**Assigned task**
Below are some records. Write out the line that contains "Make this Easy" and all lines after it, exactly, but not the pictures.

※ ※ ※

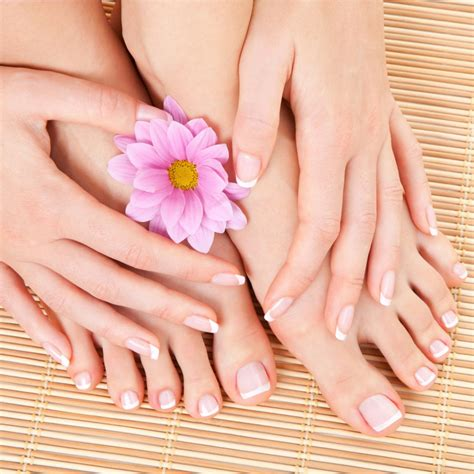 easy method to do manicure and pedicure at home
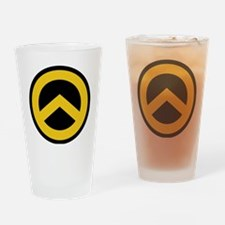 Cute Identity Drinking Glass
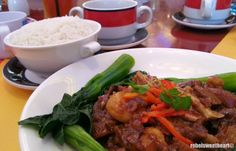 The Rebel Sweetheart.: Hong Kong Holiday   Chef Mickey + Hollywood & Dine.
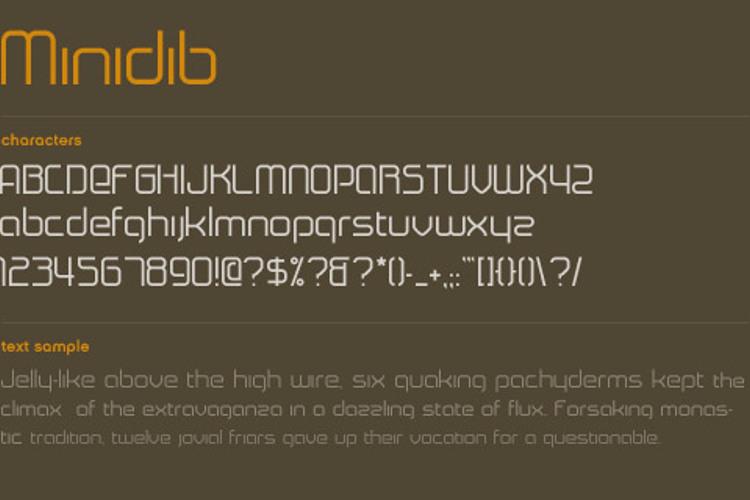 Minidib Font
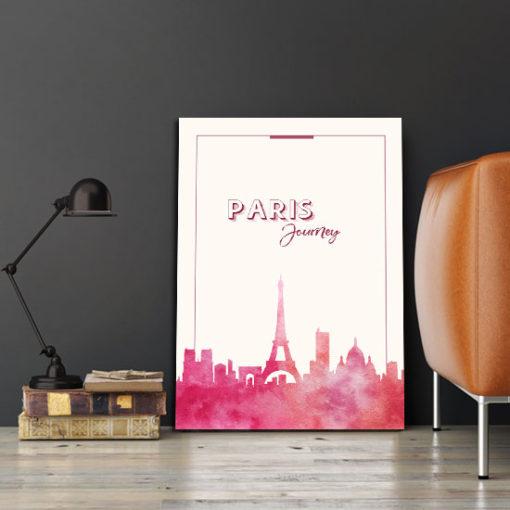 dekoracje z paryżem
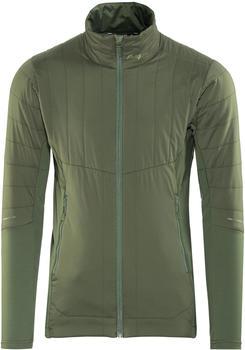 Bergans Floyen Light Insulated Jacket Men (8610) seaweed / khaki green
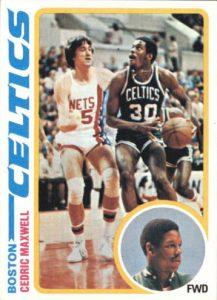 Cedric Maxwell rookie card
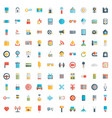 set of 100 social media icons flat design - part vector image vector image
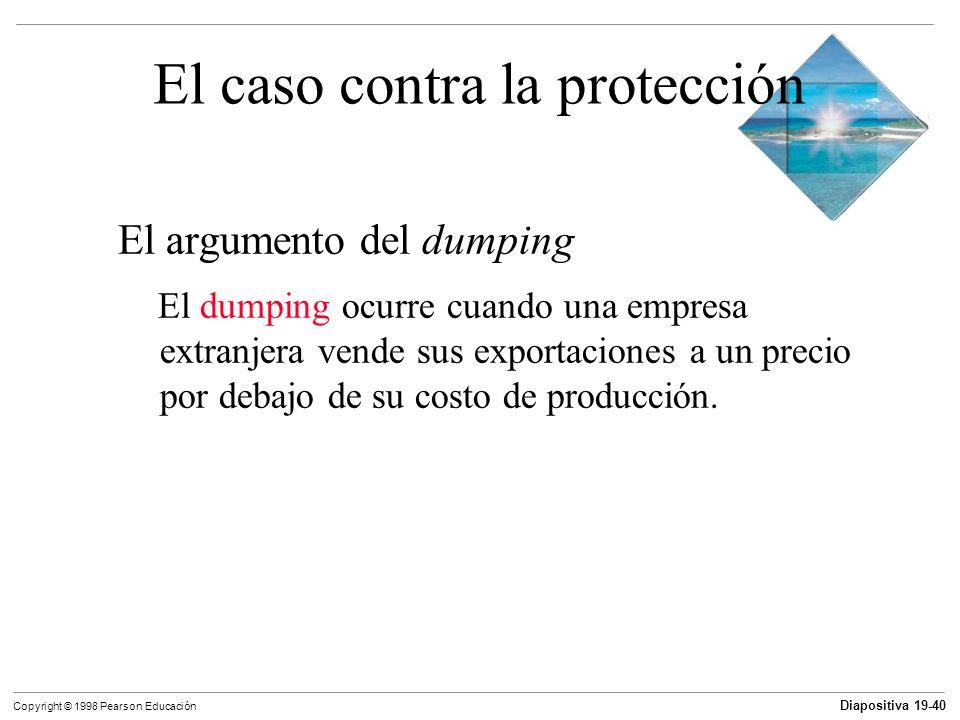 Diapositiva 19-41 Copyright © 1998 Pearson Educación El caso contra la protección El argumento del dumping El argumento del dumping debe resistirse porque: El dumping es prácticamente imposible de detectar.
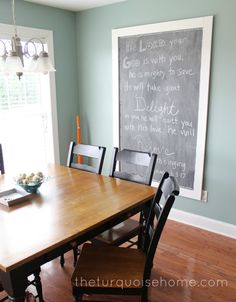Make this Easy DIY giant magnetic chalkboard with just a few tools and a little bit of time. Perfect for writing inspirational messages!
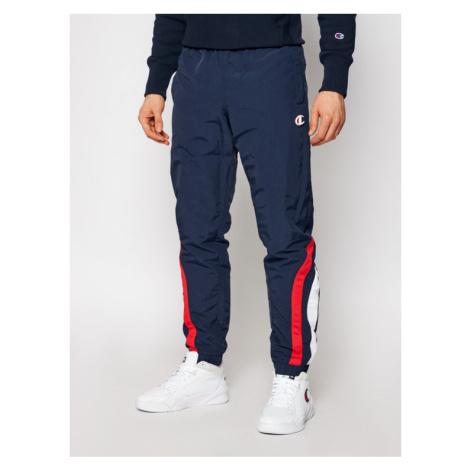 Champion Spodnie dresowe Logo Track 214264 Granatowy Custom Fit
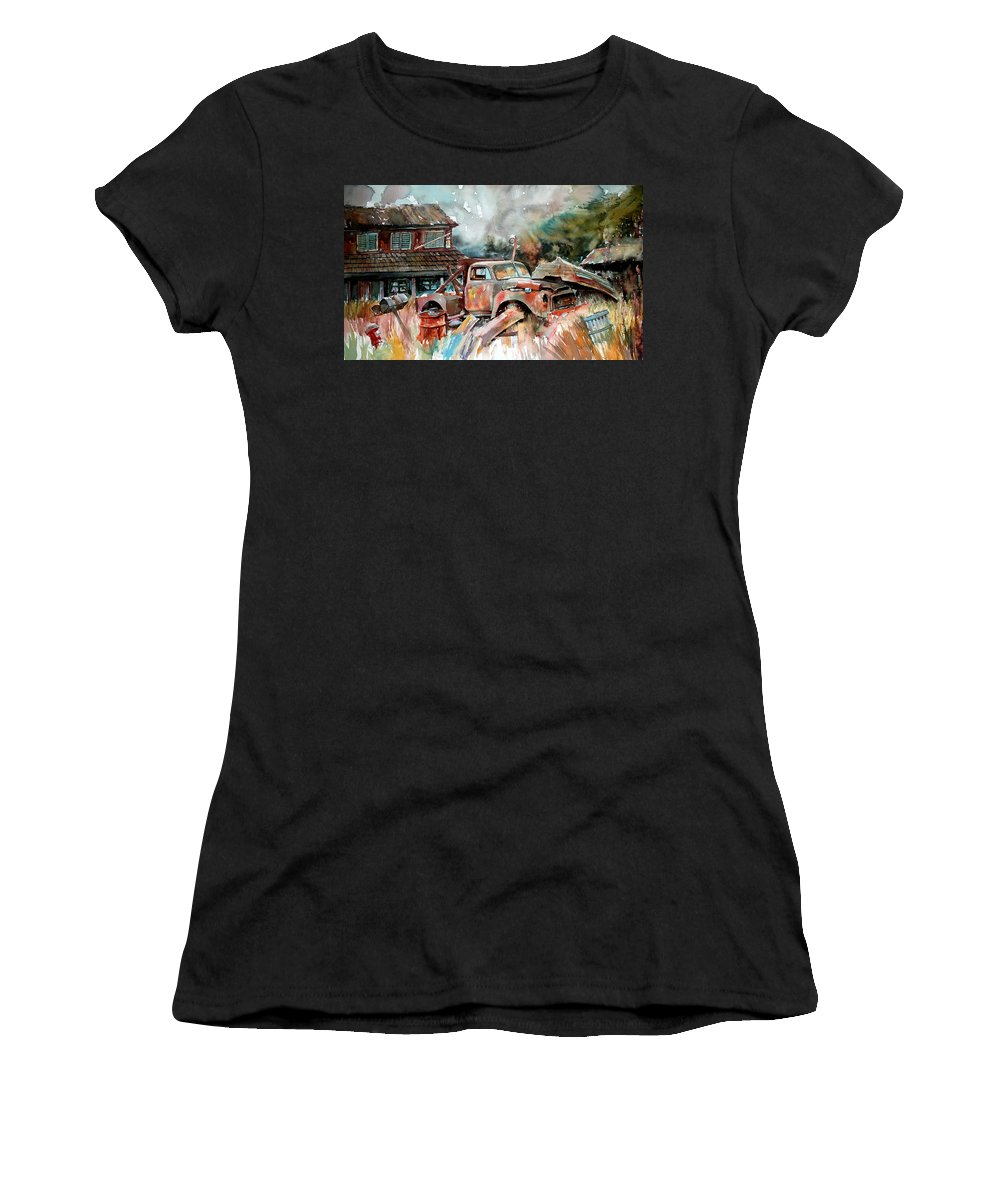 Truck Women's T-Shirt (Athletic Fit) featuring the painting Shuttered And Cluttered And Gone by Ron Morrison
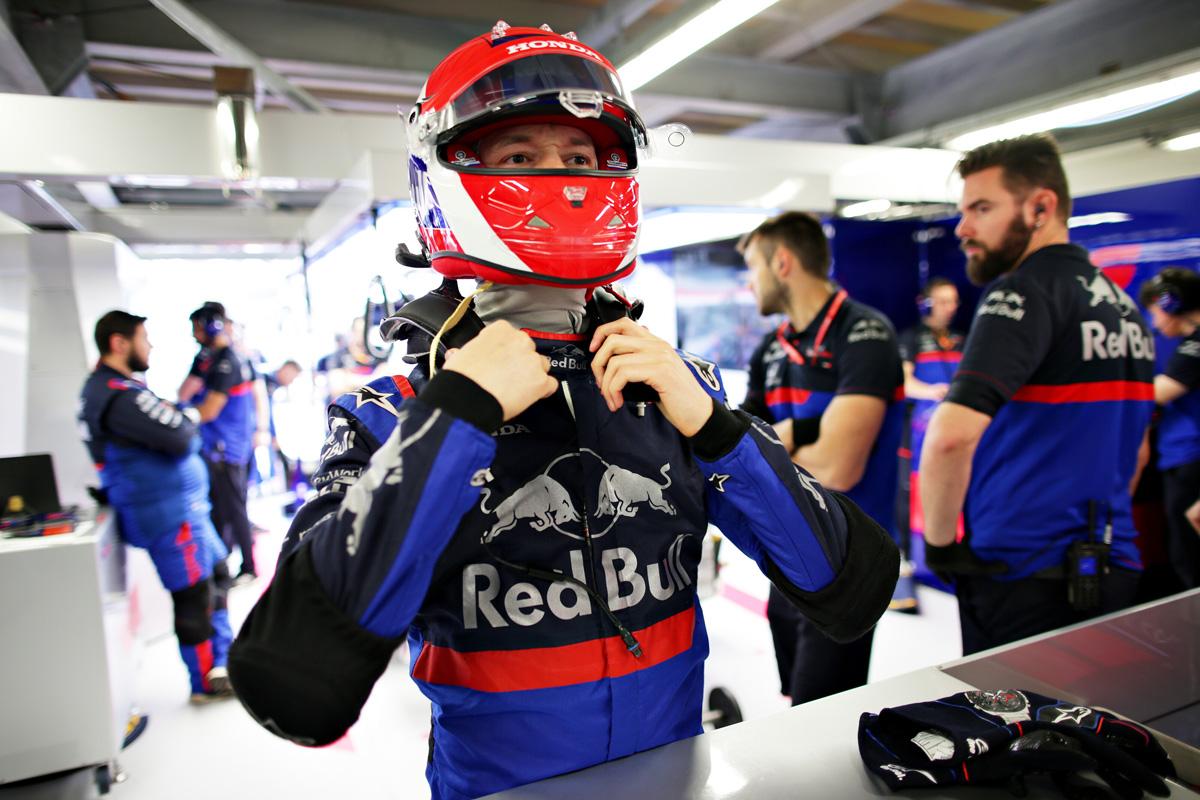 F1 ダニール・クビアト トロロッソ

※ ※ ※

**Response to the exercise**
Make this Easy DIY giant magnetic chalkboard with just a few tools and a little bit of time. Perfect for writing inspirational messages!
 Champion Spodnie dresowe Logo Track 214264 Granatowy Custom Fit
 Truck Women's T-Shirt (Athletic Fit) featuring the painting Shuttered And Cluttered And Gone by Ron Morrison
 F1 ダニール・クビアト トロロッソ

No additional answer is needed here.